**Exercise directions**
Render every line of the data below as a numbered list, leaving out the blank lines.

[Collected data]
- - -
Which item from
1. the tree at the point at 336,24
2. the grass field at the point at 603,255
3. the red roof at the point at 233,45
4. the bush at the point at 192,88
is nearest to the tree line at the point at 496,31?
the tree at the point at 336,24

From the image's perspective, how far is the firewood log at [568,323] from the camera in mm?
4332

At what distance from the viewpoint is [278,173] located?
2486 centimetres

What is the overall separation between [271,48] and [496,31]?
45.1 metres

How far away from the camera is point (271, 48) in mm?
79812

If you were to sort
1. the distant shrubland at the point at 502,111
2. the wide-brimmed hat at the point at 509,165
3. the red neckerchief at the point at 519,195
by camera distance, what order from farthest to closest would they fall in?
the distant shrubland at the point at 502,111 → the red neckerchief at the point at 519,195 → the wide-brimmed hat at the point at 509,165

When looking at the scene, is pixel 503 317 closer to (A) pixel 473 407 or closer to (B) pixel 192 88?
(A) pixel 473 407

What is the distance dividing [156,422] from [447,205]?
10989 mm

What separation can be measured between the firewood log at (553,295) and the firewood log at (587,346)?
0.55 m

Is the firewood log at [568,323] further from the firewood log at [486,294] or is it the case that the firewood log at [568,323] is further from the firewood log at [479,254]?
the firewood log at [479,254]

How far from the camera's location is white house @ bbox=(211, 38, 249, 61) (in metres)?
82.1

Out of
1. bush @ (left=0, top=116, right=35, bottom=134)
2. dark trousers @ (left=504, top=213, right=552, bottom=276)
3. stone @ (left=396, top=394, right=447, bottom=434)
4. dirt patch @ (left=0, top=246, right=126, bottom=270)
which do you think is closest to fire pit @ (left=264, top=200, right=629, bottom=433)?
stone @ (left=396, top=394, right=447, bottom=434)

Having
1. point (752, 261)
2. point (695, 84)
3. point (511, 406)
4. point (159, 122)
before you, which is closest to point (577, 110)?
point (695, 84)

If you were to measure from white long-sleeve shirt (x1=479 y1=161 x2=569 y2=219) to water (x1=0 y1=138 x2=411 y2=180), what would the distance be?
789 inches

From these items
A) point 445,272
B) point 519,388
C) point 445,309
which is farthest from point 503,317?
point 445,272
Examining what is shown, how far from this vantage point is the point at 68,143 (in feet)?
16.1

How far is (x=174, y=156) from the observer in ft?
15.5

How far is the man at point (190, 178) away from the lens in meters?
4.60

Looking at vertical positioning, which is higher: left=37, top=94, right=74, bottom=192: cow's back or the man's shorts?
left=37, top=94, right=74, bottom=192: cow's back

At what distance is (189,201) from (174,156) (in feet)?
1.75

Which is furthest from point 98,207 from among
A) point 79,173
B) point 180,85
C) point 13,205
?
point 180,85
- - -
**Written response**
1. Which item from
2. 1. the tree at the point at 336,24
3. 2. the grass field at the point at 603,255
4. 3. the red roof at the point at 233,45
5. 4. the bush at the point at 192,88
6. is nearest to the tree line at the point at 496,31?
7. the tree at the point at 336,24
8. From the image's perspective, how far is the firewood log at [568,323] from the camera in mm?
9. 4332
10. At what distance from the viewpoint is [278,173] located?
11. 2486 centimetres
12. What is the overall separation between [271,48] and [496,31]?
13. 45.1 metres
14. How far away from the camera is point (271, 48) in mm?
15. 79812
16. If you were to sort
17. 1. the distant shrubland at the point at 502,111
18. 2. the wide-brimmed hat at the point at 509,165
19. 3. the red neckerchief at the point at 519,195
20. by camera distance, what order from farthest to closest would they fall in?
21. the distant shrubland at the point at 502,111 → the red neckerchief at the point at 519,195 → the wide-brimmed hat at the point at 509,165
22. When looking at the scene, is pixel 503 317 closer to (A) pixel 473 407 or closer to (B) pixel 192 88?
23. (A) pixel 473 407
24. What is the distance dividing [156,422] from [447,205]?
25. 10989 mm
26. What separation can be measured between the firewood log at (553,295) and the firewood log at (587,346)?
27. 0.55 m
28. Is the firewood log at [568,323] further from the firewood log at [486,294] or is it the case that the firewood log at [568,323] is further from the firewood log at [479,254]?
29. the firewood log at [479,254]
30. How far from the camera's location is white house @ bbox=(211, 38, 249, 61) (in metres)?
31. 82.1
32. Out of
33. 1. bush @ (left=0, top=116, right=35, bottom=134)
34. 2. dark trousers @ (left=504, top=213, right=552, bottom=276)
35. 3. stone @ (left=396, top=394, right=447, bottom=434)
36. 4. dirt patch @ (left=0, top=246, right=126, bottom=270)
37. which do you think is closest to fire pit @ (left=264, top=200, right=629, bottom=433)?
38. stone @ (left=396, top=394, right=447, bottom=434)
39. Having
40. 1. point (752, 261)
41. 2. point (695, 84)
42. 3. point (511, 406)
43. 4. point (159, 122)
44. before you, which is closest to point (577, 110)?
45. point (695, 84)
46. If you were to measure from white long-sleeve shirt (x1=479 y1=161 x2=569 y2=219) to water (x1=0 y1=138 x2=411 y2=180), what would the distance be?
47. 789 inches
48. From these items
49. A) point 445,272
50. B) point 519,388
51. C) point 445,309
52. which is farthest from point 503,317?
53. point 445,272
54. Examining what is shown, how far from this vantage point is the point at 68,143 (in feet)?
55. 16.1
56. How far is (x=174, y=156) from the observer in ft?
57. 15.5
58. How far is the man at point (190, 178) away from the lens in meters?
59. 4.60
60. Looking at vertical positioning, which is higher: left=37, top=94, right=74, bottom=192: cow's back or the man's shorts?
61. left=37, top=94, right=74, bottom=192: cow's back
62. At what distance is (189,201) from (174,156) (in feet)?
63. 1.75
64. Which is furthest from point 98,207 from among
65. A) point 79,173
66. B) point 180,85
67. C) point 13,205
68. ?
69. point 180,85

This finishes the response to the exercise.